Division of Nephrology, Tufts Medical Center, Boston, MA.
Department of Clinical Pharmacy and Pharmacology, University Medical Center Groningen, University of Groningen, Groningen, The Netherlands.
Am J Kidney Dis. 2021 Sep;78(3):340-349.e1. doi: 10.1053/j.ajkd.2021.03.007. Epub 2021 Mar 26.
RATIONALE & OBJECTIVE: An early change in proteinuria is considered a reasonably likely surrogate end point in immunoglobulin A nephropathy (IgAN) and can be used as a basis for accelerated approval of therapies, with verification in a postmarketing confirmatory trial. Glomerular filtration rate (GFR) slope is a recently validated surrogate end point for chronic kidney disease progression and may be considered as the end point used for verification.

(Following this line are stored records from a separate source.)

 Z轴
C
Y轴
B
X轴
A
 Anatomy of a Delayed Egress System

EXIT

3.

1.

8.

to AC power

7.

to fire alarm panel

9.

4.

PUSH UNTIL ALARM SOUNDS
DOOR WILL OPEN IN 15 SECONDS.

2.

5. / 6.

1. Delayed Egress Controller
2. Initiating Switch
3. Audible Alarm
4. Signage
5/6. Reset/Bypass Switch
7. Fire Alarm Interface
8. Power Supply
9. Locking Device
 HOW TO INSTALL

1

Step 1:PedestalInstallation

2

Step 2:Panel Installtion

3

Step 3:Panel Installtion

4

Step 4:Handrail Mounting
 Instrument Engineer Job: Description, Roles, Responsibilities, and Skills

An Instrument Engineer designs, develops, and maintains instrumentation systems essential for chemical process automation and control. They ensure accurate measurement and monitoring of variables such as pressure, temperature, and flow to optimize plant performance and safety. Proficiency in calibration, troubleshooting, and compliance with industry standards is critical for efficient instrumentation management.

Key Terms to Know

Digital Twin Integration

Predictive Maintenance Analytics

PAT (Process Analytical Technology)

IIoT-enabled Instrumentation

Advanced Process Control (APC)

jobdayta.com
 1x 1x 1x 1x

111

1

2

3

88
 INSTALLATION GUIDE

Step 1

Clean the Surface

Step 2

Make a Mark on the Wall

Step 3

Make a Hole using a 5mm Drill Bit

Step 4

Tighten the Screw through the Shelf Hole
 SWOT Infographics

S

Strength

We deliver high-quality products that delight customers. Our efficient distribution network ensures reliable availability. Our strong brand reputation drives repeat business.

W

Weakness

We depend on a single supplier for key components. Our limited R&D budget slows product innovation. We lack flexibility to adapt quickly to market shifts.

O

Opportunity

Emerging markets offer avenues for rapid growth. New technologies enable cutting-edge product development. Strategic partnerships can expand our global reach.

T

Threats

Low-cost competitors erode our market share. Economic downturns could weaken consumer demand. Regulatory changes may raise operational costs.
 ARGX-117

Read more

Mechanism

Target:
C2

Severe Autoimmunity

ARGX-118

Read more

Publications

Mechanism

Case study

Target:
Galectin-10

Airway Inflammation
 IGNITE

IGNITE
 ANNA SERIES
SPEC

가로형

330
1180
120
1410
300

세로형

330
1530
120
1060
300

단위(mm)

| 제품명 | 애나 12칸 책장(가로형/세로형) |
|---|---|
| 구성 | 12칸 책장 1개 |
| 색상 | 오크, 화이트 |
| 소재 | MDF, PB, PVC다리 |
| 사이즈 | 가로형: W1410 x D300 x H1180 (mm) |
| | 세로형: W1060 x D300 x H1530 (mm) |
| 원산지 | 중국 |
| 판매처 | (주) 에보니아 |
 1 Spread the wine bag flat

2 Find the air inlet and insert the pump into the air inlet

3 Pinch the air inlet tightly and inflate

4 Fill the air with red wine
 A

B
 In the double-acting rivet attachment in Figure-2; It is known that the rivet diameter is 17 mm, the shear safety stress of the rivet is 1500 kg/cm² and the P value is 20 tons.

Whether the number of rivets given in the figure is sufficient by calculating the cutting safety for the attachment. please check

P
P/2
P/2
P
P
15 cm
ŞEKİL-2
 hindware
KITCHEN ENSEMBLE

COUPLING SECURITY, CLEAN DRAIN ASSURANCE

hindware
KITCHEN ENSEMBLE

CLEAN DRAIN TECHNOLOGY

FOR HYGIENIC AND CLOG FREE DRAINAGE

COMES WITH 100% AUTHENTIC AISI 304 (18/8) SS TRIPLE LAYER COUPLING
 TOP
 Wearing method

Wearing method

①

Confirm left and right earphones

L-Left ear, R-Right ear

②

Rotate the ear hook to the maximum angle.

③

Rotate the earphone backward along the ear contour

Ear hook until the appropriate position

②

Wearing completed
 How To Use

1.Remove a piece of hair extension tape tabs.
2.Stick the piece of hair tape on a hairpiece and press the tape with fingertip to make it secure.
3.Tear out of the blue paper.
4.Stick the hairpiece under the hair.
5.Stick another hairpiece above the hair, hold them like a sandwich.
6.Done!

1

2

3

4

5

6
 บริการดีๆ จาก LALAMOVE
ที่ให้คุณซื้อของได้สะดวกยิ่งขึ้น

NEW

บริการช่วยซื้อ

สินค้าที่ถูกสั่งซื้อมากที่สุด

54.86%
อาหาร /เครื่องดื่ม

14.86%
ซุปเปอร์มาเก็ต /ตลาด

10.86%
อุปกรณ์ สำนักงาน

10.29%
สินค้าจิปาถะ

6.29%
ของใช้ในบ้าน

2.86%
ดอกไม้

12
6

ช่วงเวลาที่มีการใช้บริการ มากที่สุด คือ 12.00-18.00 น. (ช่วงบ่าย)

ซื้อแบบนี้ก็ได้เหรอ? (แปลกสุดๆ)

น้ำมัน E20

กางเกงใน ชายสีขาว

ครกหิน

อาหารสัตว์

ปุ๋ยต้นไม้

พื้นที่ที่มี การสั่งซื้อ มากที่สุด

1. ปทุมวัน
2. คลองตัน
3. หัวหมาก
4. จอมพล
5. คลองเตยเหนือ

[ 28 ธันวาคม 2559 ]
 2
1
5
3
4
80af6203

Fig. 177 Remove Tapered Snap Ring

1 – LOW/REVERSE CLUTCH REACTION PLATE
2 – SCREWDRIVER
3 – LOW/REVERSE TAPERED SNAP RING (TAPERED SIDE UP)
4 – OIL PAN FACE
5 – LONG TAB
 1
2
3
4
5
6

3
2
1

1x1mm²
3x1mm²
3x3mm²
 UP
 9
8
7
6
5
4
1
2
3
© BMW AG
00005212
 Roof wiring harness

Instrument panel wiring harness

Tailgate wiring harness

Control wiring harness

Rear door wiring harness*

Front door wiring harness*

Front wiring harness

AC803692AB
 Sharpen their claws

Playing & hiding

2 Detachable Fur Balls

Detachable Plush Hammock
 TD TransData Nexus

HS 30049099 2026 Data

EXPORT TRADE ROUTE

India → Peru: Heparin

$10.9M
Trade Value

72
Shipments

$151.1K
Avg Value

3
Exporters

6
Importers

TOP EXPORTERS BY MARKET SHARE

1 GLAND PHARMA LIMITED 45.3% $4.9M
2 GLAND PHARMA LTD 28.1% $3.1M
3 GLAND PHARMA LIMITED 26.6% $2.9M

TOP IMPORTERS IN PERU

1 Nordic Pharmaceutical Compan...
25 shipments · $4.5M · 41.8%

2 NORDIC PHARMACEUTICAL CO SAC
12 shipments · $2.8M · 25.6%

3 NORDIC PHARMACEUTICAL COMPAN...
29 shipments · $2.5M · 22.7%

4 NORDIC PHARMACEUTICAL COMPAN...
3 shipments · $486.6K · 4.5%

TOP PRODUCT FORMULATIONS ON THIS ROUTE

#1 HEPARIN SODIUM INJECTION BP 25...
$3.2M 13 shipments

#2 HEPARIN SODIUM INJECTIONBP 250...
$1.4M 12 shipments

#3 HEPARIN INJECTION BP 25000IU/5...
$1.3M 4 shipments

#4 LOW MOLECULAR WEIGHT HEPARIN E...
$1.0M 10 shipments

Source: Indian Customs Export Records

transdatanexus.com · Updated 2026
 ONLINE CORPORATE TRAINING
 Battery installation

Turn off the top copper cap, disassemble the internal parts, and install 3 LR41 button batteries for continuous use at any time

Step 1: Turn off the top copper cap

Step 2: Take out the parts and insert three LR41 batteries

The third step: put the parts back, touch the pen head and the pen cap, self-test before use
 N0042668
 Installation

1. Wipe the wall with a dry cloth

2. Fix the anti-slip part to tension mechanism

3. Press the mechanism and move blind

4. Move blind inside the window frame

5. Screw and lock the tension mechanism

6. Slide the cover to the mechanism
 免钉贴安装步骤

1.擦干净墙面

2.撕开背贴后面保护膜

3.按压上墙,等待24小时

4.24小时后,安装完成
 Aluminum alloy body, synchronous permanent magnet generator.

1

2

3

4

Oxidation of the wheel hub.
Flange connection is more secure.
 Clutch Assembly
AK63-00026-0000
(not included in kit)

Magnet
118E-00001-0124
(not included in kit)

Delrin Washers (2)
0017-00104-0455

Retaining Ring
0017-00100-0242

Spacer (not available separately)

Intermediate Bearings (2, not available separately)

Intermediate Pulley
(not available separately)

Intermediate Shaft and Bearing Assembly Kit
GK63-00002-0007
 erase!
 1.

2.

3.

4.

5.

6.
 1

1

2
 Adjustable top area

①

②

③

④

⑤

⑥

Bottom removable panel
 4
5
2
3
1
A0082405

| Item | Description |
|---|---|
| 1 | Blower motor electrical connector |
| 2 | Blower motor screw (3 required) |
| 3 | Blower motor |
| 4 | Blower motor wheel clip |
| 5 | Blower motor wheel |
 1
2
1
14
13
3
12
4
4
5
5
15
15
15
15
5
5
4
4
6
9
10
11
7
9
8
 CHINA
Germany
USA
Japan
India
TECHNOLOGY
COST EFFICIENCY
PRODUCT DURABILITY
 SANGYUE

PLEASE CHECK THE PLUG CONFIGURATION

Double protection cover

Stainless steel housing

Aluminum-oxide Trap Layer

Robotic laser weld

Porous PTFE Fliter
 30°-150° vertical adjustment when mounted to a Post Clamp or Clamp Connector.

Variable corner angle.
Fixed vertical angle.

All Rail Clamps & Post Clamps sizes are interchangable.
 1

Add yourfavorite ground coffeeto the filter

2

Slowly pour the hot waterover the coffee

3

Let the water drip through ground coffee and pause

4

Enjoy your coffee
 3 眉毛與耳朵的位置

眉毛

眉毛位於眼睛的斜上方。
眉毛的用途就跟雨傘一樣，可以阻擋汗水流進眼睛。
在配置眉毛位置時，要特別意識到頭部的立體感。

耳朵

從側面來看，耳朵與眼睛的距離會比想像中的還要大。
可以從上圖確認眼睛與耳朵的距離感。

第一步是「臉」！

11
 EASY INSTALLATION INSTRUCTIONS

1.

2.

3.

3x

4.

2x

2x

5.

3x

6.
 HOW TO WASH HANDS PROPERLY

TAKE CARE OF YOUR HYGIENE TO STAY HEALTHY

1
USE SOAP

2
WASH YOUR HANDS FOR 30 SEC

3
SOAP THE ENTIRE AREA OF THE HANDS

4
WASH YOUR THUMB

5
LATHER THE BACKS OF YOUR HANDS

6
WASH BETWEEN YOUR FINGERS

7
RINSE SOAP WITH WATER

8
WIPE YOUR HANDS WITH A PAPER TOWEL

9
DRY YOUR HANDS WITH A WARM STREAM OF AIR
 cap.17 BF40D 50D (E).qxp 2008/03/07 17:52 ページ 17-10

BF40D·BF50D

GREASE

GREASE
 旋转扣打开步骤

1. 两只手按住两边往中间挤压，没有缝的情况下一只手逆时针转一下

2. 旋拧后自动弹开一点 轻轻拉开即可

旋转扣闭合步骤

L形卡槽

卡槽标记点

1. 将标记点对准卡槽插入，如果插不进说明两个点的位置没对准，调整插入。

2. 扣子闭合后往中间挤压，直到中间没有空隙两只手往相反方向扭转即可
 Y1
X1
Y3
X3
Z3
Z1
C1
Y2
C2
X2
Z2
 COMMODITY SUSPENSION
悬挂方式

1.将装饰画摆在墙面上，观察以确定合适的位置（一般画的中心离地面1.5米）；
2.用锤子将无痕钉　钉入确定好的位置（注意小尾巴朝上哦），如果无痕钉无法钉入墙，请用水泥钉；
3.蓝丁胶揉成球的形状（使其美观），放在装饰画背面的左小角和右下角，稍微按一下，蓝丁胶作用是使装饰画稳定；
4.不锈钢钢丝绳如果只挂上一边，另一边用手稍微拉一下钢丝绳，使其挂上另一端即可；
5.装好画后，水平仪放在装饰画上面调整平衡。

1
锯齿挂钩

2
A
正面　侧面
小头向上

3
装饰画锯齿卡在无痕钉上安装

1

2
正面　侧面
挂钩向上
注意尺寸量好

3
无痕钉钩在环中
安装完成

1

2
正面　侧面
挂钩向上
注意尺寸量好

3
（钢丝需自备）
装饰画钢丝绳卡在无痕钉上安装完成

We undertook a meta-analysis of clinical trials in IgAN to compare treatment effects on change in proteinuria versus change in estimated GFR (eGFR) slope.
Individual patient-level meta-analysis.
SETTING & STUDY POPULATIONS: Individual data of 1,037 patients from 12 randomized trials.
Randomized trials of IgAN with proteinuria measurements at baseline and 6 (range, 2.5-14) months and at least a further 1 year of follow-up for the clinical outcome.
For each trial, we estimated the treatment effects on proteinuria and on the eGFR slope, computed as the total slope starting at baseline or the chronic slope starting 3 months after randomization. We used a Bayesian mixed-effects analysis to relate the treatment effects on proteinuria to effects on GFR slope across these studies and developed a prediction model for the treatment effect on the GFR slope based on the effect on proteinuria.
Across all studies, treatment effects on proteinuria accurately predicted treatment effects on the total slope at 3 years (median R = 0.88; 95% Bayesian credible interval [BCI], 0.06-1) and on the chronic slope (R = 0.98; 95% BCI, 0.29-1). For future trials, an observed treatment effect of approximately 30% reduction in proteinuria would confer probabilities of at least 90% for nonzero treatment benefits on the total and chronic slopes of eGFR. We obtained similar results for proteinuria at 9 and 12 months and total slope at 2 years.
Study population restricted to 12 trials of small sample size, leading to wide BCIs. There was heterogeneity among trials with respect to study design and interventions.
These results provide new evidence supporting that early reduction in proteinuria can be used as a surrogate end point for studies of chronic kidney disease progression in IgAN.
蛋白尿的早期变化被认为是免疫球蛋白 A 肾病(IgAN)中相当可能的替代终点,可以作为加速批准治疗的基础,并在上市后确证性试验中进行验证。肾小球滤过率(GFR)斜率是最近验证的慢性肾脏病进展替代终点,也可考虑作为验证的终点。我们对 IgAN 的临床试验进行了荟萃分析,比较了治疗对蛋白尿变化与估计 GFR(eGFR)斜率变化的影响。
个体患者水平的荟萃分析。
来自 12 项随机试验的 1037 名患者的个体数据。
基线和 6(范围 2.5-14)个月时有蛋白尿测量值,并至少有 1 年以上临床结局随访的 IgAN 随机试验。
对于每个试验,我们估计了治疗对蛋白尿和 eGFR 斜率的影响,将其计算为从基线开始的总斜率或随机分组后 3 个月开始的慢性斜率。我们使用贝叶斯混合效应分析来比较这些研究中治疗对蛋白尿的影响与对 GFR 斜率的影响,并基于对蛋白尿的影响建立了一个 GFR 斜率治疗效果的预测模型。
在所有研究中,治疗对蛋白尿的影响准确预测了 3 年时总斜率(中位数 R=0.88;95%贝叶斯可信区间 [BCI],0.06-1)和慢性斜率(R=0.98;95%BCI,0.29-1)的治疗效果。对于未来的试验,蛋白尿减少约 30%的观察到的治疗效果将使总斜率和慢性斜率的 eGFR 治疗效果具有至少 90%的非零治疗获益的概率。我们在蛋白尿 9 个月和 12 个月以及总斜率 2 年时获得了类似的结果。
研究人群仅限于样本量较小的 12 项试验,导致 BCI 较宽。试验之间在研究设计和干预措施方面存在异质性。
这些结果为蛋白尿早期减少可作为 IgAN 慢性肾脏病进展研究的替代终点提供了新的证据支持。